Strategi ini telah menunjukkan perubahan pola pikir industri pariwisata Vietnam, dari inisiatif jangka pendek yang terfragmentasi menjadi strategi yang komprehensif, berjangka panjang, dan sangat terintegrasi. Khususnya, memiliki merek pariwisata berkelanjutan yang diakui secara internasional akan membantu kita meraih keunggulan kompetitif. Menurut para pakar industri, jika VITA Green disinkronkan mulai dari kriteria, manajemen, komunikasi, hingga keterkaitan rantai nilai, VITA Green dapat menjadi simbol pariwisata hijau Vietnam yang bergengsi.
"Greenwashing" anti-merek
Dalam praktiknya, beberapa bisnis dan daerah, seperti beberapa desa di Provinsi Ha Giang (kini Provinsi Tuyen Quang), telah meraih sertifikasi pariwisata hijau. Namun, penerapan model ini masih dianggap menghadapi banyak tantangan. Ketua Asosiasi Pariwisata Tuyen Quang, Lai Quoc Tinh, mengatakan bahwa pariwisata hijau harus dikaitkan dengan kepentingan dan mata pencaharian masyarakat, yang didasarkan pada pelestarian, penghormatan, dan pengembangan budaya asli.

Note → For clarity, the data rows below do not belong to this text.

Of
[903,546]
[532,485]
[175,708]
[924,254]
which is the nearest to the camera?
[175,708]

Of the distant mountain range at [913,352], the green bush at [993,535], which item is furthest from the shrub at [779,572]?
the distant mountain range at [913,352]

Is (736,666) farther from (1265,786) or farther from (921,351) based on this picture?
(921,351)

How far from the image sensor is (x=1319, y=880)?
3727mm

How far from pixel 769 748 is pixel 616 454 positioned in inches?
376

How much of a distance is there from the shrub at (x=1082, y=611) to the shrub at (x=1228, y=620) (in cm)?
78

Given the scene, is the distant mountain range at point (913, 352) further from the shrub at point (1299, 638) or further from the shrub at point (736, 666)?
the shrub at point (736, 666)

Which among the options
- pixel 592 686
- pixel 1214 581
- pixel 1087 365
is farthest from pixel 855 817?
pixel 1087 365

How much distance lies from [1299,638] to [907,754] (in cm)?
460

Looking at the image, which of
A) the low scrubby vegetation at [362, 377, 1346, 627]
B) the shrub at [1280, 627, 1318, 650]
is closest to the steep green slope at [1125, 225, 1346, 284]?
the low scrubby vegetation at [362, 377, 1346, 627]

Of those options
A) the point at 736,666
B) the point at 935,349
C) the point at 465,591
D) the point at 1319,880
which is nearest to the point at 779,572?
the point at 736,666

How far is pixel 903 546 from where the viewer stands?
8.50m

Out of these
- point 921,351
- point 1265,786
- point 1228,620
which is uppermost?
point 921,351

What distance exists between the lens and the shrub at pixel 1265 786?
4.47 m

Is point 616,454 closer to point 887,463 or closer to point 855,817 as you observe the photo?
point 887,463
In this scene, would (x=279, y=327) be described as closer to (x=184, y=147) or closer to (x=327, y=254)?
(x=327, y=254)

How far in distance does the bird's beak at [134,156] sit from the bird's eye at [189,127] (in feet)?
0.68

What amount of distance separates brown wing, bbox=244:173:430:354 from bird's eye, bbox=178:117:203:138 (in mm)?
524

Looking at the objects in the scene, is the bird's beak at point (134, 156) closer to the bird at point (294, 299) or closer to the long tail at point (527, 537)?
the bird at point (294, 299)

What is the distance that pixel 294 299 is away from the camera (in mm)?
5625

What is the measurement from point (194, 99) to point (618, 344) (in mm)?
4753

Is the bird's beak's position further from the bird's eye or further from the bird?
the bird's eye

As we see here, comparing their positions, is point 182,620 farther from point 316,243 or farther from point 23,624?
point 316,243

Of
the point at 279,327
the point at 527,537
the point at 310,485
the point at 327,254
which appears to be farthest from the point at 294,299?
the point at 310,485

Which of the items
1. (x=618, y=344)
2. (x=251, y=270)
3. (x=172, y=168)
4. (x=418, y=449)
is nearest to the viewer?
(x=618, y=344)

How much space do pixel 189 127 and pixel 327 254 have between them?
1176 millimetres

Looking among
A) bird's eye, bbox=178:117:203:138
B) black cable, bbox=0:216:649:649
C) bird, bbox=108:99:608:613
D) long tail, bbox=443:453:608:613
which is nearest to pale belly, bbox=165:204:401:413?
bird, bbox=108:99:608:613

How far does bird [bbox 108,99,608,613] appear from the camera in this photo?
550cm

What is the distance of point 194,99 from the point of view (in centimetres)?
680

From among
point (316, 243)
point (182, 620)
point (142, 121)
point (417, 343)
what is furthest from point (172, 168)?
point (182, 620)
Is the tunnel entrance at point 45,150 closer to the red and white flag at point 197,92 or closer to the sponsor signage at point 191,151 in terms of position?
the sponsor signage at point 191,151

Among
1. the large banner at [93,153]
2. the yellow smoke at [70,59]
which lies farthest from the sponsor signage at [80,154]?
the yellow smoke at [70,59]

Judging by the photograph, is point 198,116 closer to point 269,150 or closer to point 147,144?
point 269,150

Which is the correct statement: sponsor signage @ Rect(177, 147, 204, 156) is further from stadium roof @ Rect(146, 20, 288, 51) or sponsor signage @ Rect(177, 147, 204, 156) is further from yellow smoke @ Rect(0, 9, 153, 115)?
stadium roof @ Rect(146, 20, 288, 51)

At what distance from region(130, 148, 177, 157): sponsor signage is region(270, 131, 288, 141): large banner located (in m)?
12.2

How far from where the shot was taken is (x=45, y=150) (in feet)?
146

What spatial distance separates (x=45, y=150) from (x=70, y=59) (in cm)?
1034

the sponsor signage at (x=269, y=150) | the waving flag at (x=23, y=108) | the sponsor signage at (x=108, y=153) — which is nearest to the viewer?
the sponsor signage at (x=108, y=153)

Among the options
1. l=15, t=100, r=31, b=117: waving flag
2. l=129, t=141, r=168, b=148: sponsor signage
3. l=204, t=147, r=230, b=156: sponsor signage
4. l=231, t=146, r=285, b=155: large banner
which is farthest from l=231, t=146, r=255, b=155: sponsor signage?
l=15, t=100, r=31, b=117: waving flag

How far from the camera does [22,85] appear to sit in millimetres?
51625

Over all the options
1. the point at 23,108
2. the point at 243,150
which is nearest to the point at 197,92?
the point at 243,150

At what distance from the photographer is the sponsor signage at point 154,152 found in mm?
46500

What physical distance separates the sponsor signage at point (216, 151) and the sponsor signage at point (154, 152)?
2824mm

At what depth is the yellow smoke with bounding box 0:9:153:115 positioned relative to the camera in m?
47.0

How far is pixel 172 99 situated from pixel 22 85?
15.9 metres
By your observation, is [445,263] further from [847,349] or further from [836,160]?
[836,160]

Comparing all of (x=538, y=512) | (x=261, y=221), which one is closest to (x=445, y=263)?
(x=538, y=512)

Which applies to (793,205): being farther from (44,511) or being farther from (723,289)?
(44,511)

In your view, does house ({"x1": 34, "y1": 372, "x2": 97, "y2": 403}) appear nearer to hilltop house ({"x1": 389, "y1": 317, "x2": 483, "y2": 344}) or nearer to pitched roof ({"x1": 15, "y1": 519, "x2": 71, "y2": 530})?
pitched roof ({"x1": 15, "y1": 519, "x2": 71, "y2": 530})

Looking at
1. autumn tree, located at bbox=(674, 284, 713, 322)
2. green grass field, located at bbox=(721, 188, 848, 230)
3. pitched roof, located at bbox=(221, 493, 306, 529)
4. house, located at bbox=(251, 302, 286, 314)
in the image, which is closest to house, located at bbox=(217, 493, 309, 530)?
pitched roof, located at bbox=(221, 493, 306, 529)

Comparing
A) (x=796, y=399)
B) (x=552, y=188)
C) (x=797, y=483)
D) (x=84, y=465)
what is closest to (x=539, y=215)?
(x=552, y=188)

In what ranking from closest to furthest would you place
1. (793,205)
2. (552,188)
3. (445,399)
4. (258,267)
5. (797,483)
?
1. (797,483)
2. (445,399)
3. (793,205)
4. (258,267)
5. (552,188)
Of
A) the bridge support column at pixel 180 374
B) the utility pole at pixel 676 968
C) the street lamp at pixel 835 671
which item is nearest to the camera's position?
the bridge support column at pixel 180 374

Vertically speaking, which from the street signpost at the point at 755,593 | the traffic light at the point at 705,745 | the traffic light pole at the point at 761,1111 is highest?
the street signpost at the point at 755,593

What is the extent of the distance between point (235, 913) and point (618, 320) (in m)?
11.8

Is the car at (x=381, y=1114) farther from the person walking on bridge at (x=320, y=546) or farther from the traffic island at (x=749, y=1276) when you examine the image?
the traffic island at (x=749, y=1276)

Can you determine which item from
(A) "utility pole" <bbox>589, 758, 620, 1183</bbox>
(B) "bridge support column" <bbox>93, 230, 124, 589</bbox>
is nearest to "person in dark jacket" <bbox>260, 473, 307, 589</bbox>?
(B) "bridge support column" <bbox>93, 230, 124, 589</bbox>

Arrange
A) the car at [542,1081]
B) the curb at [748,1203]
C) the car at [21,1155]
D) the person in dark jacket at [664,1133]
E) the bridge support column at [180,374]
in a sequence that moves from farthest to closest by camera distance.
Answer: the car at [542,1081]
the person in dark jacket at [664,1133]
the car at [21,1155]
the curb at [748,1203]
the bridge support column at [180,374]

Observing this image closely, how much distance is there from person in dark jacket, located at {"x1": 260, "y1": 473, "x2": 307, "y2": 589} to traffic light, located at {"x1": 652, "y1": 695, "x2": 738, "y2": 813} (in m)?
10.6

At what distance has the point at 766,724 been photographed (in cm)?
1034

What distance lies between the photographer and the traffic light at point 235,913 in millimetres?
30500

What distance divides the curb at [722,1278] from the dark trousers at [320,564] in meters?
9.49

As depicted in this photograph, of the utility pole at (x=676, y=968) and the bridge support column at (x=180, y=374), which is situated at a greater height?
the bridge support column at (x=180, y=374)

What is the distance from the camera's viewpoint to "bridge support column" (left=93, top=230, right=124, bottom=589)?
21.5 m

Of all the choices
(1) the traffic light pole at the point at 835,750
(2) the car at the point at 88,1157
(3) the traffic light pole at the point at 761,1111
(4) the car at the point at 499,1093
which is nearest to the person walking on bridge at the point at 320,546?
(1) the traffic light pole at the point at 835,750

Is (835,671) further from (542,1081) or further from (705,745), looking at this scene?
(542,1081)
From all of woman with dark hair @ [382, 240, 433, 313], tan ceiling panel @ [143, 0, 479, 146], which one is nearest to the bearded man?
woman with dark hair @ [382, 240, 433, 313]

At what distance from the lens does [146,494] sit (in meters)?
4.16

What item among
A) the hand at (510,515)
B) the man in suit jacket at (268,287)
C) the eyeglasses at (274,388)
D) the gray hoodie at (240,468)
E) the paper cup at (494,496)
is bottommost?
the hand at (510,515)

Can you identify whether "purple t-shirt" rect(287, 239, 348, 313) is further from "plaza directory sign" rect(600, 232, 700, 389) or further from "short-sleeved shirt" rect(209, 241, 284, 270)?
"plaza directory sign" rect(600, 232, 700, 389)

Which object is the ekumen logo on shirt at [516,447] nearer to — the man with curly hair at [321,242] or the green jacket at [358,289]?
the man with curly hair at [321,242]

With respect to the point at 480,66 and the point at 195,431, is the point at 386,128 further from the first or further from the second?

Menurut pakar ini, wisatawan semakin memperhatikan kualitas pengalaman mereka. Mereka akan tinggal lebih lama jika destinasi tersebut menawarkan banyak pengalaman menarik. Saat ini, wisata pantai yang sedang tren perlahan tergeser oleh resor pegunungan yang memiliki nuansa budaya unik. Oleh karena itu, destinasi ramah lingkungan, dekat dengan alam, dan membantu masyarakat menemukan akar budaya asli mereka, mendominasi dan menarik perhatian wisatawan.

Menjelaskan daya tarik dataran tinggi berbatu dalam beberapa tahun terakhir, Bapak Lai Quoc Tinh berkata: “Tuyen Quang bertujuan membangun Perjalanan Wisata Hijau di dataran tinggi berbatu. Khususnya, destinasi wisata berkelanjutan difokuskan pada pemanfaatan rute 4, Desa Lung Hau (yang didukung oleh Habitat, Swiss) dengan desa-desa model Mong; kemudian Du Gia, hingga wilayah Dong Van, wilayah Pho Ban, lalu ngarai Tu San, Sungai Nho Que... Dalam perjalanan hijau tersebut, seluruh wilayah masih mempertahankan identitas budaya etnis minoritas dengan tujuan pembangunan berkelanjutan yang berorientasi pada masyarakat.”
Menegaskan esensi komunitas, perwakilan beberapa bisnis mengatakan bahwa pariwisata hijau tidak dapat berdiri sendiri dan berkembang. Karena agen perjalanan yang ingin berwawasan hijau membutuhkan destinasi hijau, akomodasi hijau, restoran hijau, pemandu wisata hijau, dan sebagainya. Hanya ketika rantai pasokan hijau tersinkronisasi, merek tersebut dapat berkelanjutan dalam perjalanan menjangkau "lautan luas".
Dari pengalaman praktis, perwakilan Silk Sense Hoi An River Resort menyampaikan bahwa agar merek hijau dapat memiliki posisi, selain standar internasional, bisnis tersebut harus terhubung dengan sistem mitra, distributor, dan platform pemesanan layanan global; pada saat yang sama, harus menunjukkan nilai komersial yang jelas, mulai dari daya saing hingga peluang kerja sama.

Sementara itu, CEO Pham Ha, Ketua LuxGroup, menekankan bahwa untuk berhasil meningkatkan VITA Green, pariwisata Vietnam perlu berkomitmen dan dengan tegas melawan "greenwashing" merek tersebut, memastikan semua kriteria terukur dan transparan, sekaligus membangun budaya hijau sebagai bagian dari identitas perusahaan. Hanya dengan demikianlah merek tersebut akan menarik bagi wisatawan global.
"Pasar pariwisata berkelanjutan berkembang pesat, terutama karena generasi muda bersedia membayar lebih untuk pengalaman yang bertanggung jawab. Ini merupakan peluang bagi VITA Green untuk menjadi simbol pariwisata hijau, yang menggabungkan konservasi alam, budaya, dan pengembangan masyarakat," ujar Ibu Tran Gia Ngoc Phuong, Wakil Direktur Jenderal Furama - Ariyana Danang.
Dalam konteks lebih dari 400 sertifikasi ekologi yang ada di dunia, para ahli mengatakan bahwa untuk menegaskan posisi pariwisata berkelanjutan di Vietnam, VITA Green perlu menjadi merek yang kuat, mudah diingat, inspiratif, dan benar-benar berbeda.